Under the CCPAyou have the right to:
· request that we disclose the categories of your personal information that we have collected, used, disclosed and sold (if applicable) in the 12 months prior to your request as well as the categories of sources of such personal information within the last 12 months prior to your request
· request that we delete your personal information and we will respond to verifiable requests to do so;
· non-discriminatory treatment for the exercise of any of your data protection rights;
· access your personal information in a portable and to the extent, technically feasible, readily usable format that allows you to transmit this information to others without hindrance;
· opt-out of the sale of your personal information.
Please note that we do not sell Personal Information collected about you as defined by the California Consumer Privacy Act. However, we will provide the “Do Not Sell” link that will allow you to instantly submit an opt-out request in all instances where we may sell your personal information. We may share or disclose Personal Information to third parties, service providers and business partners or allow them to collect Personal Information from our Websites and Services.

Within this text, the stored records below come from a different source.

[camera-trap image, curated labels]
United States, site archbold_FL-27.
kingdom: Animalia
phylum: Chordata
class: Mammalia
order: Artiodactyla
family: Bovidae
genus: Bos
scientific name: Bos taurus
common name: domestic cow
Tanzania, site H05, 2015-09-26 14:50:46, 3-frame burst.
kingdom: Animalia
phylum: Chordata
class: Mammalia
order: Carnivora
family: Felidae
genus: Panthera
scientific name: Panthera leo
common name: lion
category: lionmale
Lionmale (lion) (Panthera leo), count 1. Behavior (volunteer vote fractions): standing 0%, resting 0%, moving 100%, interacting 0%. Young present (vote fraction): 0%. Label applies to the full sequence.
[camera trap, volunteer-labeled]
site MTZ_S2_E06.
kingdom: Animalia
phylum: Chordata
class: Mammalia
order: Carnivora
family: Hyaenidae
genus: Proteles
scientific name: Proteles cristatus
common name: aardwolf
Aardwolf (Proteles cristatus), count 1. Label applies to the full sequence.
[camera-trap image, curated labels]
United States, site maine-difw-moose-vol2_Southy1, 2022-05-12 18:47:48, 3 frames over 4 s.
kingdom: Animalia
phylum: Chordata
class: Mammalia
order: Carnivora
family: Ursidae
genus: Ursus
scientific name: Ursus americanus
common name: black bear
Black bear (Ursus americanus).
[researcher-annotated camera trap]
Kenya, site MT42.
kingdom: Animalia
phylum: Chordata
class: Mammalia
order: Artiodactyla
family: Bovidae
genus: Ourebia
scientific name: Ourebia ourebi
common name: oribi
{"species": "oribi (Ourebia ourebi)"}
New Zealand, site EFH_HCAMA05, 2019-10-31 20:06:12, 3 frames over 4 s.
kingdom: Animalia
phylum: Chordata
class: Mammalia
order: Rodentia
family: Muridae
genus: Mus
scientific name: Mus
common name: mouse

This might occur only in in case that third parties, service providers and business partners have entered into a contractual relationship with us that ensures high level of Personal Information protection and facilitates compliance with applicable laws and regulations. If you would like to learn about “business purposes” for which we disclose personal information as well as categories of personal information disclosed, please refer to the other sections of this policy.
California residents may submit a request to disclose or a request to delete by contacting us in the method described in the “How can I contact TruCorp” section. Please note that we may need to verify your identity and place of residence before complying with your request.
Additional information for Canadian residents
In addition to the methods mentioned in “How can I contact TruCorp” section above, you can also subscribe, manage your email settings and unsubscribe from marketing communications by using the unsubscribe link in any marketing communications we send you.
This policy shall be governed by and interpreted in accordance with the laws of Northern Ireland and you irrevocably agree that the courts of Northern Ireland shall have exclusive jurisdiction to settle any dispute which may arise out of, under, or in connection with this policy.